> [INSTRUCTIONS FOR THE TASK] Rewrite the lines below, swapping "snapshot" for "photo" wherever it appears and leaving everything else unchanged. Omit the pictures from your answer.

> [Records contained in a dataset]
......

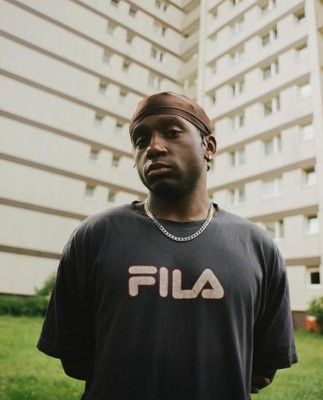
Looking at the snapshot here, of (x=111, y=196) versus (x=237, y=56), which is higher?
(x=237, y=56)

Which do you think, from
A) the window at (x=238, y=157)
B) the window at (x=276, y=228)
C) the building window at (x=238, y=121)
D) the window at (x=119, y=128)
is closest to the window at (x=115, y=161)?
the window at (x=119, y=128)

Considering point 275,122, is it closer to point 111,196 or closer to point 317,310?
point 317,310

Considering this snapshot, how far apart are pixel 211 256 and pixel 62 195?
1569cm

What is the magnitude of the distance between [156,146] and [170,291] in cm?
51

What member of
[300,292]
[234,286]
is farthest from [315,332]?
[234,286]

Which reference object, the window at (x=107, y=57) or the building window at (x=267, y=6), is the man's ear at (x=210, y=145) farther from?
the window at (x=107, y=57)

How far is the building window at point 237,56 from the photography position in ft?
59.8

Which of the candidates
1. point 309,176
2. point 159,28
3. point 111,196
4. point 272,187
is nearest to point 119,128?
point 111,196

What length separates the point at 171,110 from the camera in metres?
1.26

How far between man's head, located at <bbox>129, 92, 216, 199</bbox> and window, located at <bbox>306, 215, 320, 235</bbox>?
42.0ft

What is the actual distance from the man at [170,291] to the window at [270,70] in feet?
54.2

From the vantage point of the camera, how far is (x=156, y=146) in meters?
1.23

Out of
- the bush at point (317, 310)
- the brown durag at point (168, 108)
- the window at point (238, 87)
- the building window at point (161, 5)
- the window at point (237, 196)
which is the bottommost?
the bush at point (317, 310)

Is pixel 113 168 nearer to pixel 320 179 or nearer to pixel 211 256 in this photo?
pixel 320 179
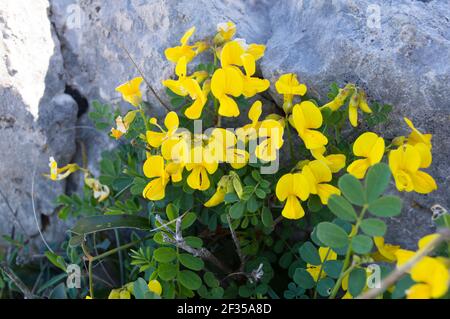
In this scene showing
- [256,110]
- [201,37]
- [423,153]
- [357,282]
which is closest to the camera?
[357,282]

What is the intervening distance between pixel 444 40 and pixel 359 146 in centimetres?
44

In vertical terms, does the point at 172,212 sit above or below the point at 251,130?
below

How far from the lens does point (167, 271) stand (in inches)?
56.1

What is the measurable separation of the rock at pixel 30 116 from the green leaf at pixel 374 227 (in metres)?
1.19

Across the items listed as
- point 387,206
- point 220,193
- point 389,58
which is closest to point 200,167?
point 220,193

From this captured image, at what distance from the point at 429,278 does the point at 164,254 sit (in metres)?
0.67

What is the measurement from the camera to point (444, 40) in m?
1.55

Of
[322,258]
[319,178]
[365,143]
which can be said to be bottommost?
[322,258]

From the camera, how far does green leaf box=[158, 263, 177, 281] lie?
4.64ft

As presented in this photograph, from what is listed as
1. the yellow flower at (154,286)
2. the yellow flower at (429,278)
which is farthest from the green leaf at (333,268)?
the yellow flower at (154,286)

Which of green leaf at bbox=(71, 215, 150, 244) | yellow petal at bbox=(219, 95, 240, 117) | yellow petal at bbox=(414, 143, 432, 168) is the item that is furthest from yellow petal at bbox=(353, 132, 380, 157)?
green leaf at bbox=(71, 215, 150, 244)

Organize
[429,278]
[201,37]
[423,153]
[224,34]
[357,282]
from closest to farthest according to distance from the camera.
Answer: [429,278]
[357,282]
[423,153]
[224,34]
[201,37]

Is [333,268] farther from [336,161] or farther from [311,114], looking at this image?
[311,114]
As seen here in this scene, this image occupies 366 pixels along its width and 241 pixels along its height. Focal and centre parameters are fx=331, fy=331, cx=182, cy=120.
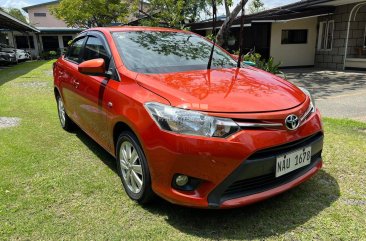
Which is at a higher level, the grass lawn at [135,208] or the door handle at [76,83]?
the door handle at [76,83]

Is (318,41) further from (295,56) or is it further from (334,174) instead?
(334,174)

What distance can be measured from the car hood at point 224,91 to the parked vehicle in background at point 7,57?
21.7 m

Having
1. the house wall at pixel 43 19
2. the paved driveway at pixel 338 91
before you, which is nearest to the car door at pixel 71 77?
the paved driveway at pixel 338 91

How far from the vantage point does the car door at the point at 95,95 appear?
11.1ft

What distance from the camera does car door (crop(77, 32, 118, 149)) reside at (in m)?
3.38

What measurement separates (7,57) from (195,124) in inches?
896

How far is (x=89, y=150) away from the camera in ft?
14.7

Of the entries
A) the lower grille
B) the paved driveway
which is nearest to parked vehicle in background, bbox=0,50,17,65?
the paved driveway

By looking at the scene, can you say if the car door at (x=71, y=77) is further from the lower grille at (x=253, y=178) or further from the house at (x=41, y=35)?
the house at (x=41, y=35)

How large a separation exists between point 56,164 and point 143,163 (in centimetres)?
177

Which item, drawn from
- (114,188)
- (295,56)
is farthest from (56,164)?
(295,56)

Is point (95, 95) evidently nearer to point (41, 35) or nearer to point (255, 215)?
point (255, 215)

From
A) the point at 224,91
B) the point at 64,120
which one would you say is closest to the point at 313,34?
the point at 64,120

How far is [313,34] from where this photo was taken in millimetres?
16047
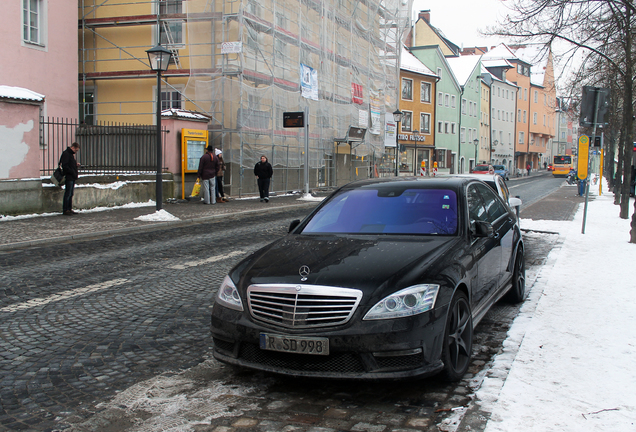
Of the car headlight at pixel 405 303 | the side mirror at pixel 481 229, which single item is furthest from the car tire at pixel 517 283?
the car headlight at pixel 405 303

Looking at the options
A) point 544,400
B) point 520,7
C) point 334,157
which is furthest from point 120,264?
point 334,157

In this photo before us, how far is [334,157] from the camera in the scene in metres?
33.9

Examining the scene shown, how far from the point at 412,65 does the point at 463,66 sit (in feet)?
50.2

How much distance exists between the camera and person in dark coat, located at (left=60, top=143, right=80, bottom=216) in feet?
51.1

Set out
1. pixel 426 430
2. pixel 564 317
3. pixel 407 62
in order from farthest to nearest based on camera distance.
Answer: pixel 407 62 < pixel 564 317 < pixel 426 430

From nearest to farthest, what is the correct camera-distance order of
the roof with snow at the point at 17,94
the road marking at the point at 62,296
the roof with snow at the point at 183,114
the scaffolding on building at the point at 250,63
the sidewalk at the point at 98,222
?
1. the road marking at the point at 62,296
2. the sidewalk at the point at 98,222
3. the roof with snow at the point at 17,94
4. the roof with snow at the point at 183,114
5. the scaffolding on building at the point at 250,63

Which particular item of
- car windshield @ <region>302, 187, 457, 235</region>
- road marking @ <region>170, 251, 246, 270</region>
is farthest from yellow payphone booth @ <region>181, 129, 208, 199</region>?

......

> [RESULT]
Looking at the photo here, of (x=111, y=196) versus (x=237, y=56), which is higher?
(x=237, y=56)

Which do you think, from
A) the window at (x=238, y=157)
B) the window at (x=276, y=228)
C) the building window at (x=238, y=121)
D) the window at (x=119, y=128)
is closest to the window at (x=115, y=161)?
the window at (x=119, y=128)

Considering point 275,122, is it closer to point 111,196 or closer to point 317,310?
point 317,310

Considering this photo, how far apart are pixel 211 256 and pixel 62 195?
1569cm

What is the magnitude of the distance between [156,146] and [170,291] in cm?
51

What member of
[300,292]
[234,286]
is farthest from [315,332]?
[234,286]

Which reference object, the window at (x=107, y=57) or the building window at (x=267, y=6), is the man's ear at (x=210, y=145) farther from?
the window at (x=107, y=57)

How far is the building window at point 237,56 from the photography position in ft?
59.8

Which of the candidates
1. point 309,176
2. point 159,28
3. point 111,196
4. point 272,187
is nearest to point 119,128?
point 111,196

What length separates the point at 171,110 from the camera in metres?
1.26

How far between man's head, located at <bbox>129, 92, 216, 199</bbox> and window, located at <bbox>306, 215, 320, 235</bbox>?
42.0ft

What is the actual distance from the man at [170,291] to the window at [270,70] in feet?
54.2

From the vantage point of the camera, how far is (x=156, y=146) in meters?
1.23

Out of
- the bush at point (317, 310)
- the brown durag at point (168, 108)
- the window at point (238, 87)
- the building window at point (161, 5)
- the window at point (237, 196)
which is the bottommost?
the bush at point (317, 310)

Is pixel 113 168 nearer to pixel 320 179 or nearer to pixel 211 256 in this photo?
pixel 320 179
In this scene showing
- [256,110]
- [201,37]
- [423,153]
- [357,282]
which is closest to the camera?
[357,282]

What is the intervening distance between pixel 444 40 and pixel 359 146 in centimetres?
44

In vertical terms, does the point at 172,212 sit above or below the point at 251,130?
below

How far from the lens does point (167, 271) stand (in inches)?
56.1

What is the measurable separation of the rock at pixel 30 116 from the green leaf at pixel 374 227 (in metres)?
1.19

Across the items listed as
- point 387,206
- point 220,193
- point 389,58
which is closest to point 200,167?
point 220,193

From this captured image, at what distance from the point at 429,278 does the point at 164,254 sit (in metres)?
0.67

What is the measurement from the camera to point (444, 40) in m?
1.55

Of
[322,258]
[319,178]
[365,143]
which can be said to be bottommost?
[322,258]

From the camera, how far does green leaf box=[158, 263, 177, 281] lie?
4.64ft

As presented in this photograph, from what is listed as
1. the yellow flower at (154,286)
2. the yellow flower at (429,278)
which is farthest from the green leaf at (333,268)?
the yellow flower at (154,286)

Which of green leaf at bbox=(71, 215, 150, 244) | yellow petal at bbox=(219, 95, 240, 117) | yellow petal at bbox=(414, 143, 432, 168) is the item that is furthest from yellow petal at bbox=(353, 132, 380, 157)?
green leaf at bbox=(71, 215, 150, 244)

Organize
[429,278]
[201,37]
[423,153]
[224,34]
[357,282]
from closest to farthest according to distance from the camera.
Answer: [429,278]
[357,282]
[423,153]
[224,34]
[201,37]

Is [333,268] farther from [336,161] or farther from [311,114], looking at this image?
[311,114]
As seen here in this scene, this image occupies 366 pixels along its width and 241 pixels along its height. Focal and centre parameters are fx=331, fy=331, cx=182, cy=120.
Which is at a higher level, the grass lawn at [135,208] or the door handle at [76,83]?
the door handle at [76,83]

Is (318,41) further from (295,56) or is it further from (334,174) instead?
(334,174)

What distance can be measured from the car hood at point 224,91 to the parked vehicle in background at point 7,57?
21.7 m

Having
1. the house wall at pixel 43 19
2. the paved driveway at pixel 338 91
before you, which is nearest to the car door at pixel 71 77?
the paved driveway at pixel 338 91

How far from the vantage point does the car door at the point at 95,95 appear?
11.1ft

What distance from the camera does car door (crop(77, 32, 118, 149)) reside at (in m)?
3.38

What measurement separates (7,57) from (195,124) in inches?
896

How far is (x=89, y=150) away from the camera in ft?
14.7

Of the entries
A) the lower grille
B) the paved driveway
which is nearest to parked vehicle in background, bbox=0,50,17,65?
the paved driveway

By looking at the scene, can you say if the car door at (x=71, y=77) is further from the lower grille at (x=253, y=178) or further from the house at (x=41, y=35)?
the house at (x=41, y=35)

How large a separation exists between point 56,164 and point 143,163 (in centimetres)?
177

Which item, drawn from
- (114,188)
- (295,56)
is farthest from (56,164)?
(295,56)

Is point (95, 95) evidently nearer to point (41, 35) or nearer to point (255, 215)?
point (255, 215)

From
A) the point at 224,91
B) the point at 64,120
which one would you say is closest to the point at 313,34?
the point at 64,120

How far is [313,34] from where this photo was taken in millimetres?
16047
Of the car headlight at pixel 405 303 | the side mirror at pixel 481 229, which single item is furthest from the car tire at pixel 517 283?
the car headlight at pixel 405 303

Looking at the options
A) point 544,400
B) point 520,7
C) point 334,157
which is furthest from point 120,264?
point 334,157

In this photo before us, how far is [334,157] from the camera in the scene in metres?
33.9

Examining the scene shown, how far from the point at 412,65 does the point at 463,66 sit (in feet)?
50.2

How much distance exists between the camera and person in dark coat, located at (left=60, top=143, right=80, bottom=216) in feet?
51.1

Set out
1. pixel 426 430
2. pixel 564 317
3. pixel 407 62
in order from farthest to nearest based on camera distance.
Answer: pixel 407 62 < pixel 564 317 < pixel 426 430

From nearest to farthest, what is the correct camera-distance order of
the roof with snow at the point at 17,94
the road marking at the point at 62,296
the roof with snow at the point at 183,114
the scaffolding on building at the point at 250,63
the sidewalk at the point at 98,222
?
1. the road marking at the point at 62,296
2. the sidewalk at the point at 98,222
3. the roof with snow at the point at 17,94
4. the roof with snow at the point at 183,114
5. the scaffolding on building at the point at 250,63

Which particular item of
- car windshield @ <region>302, 187, 457, 235</region>
- road marking @ <region>170, 251, 246, 270</region>
is farthest from yellow payphone booth @ <region>181, 129, 208, 199</region>?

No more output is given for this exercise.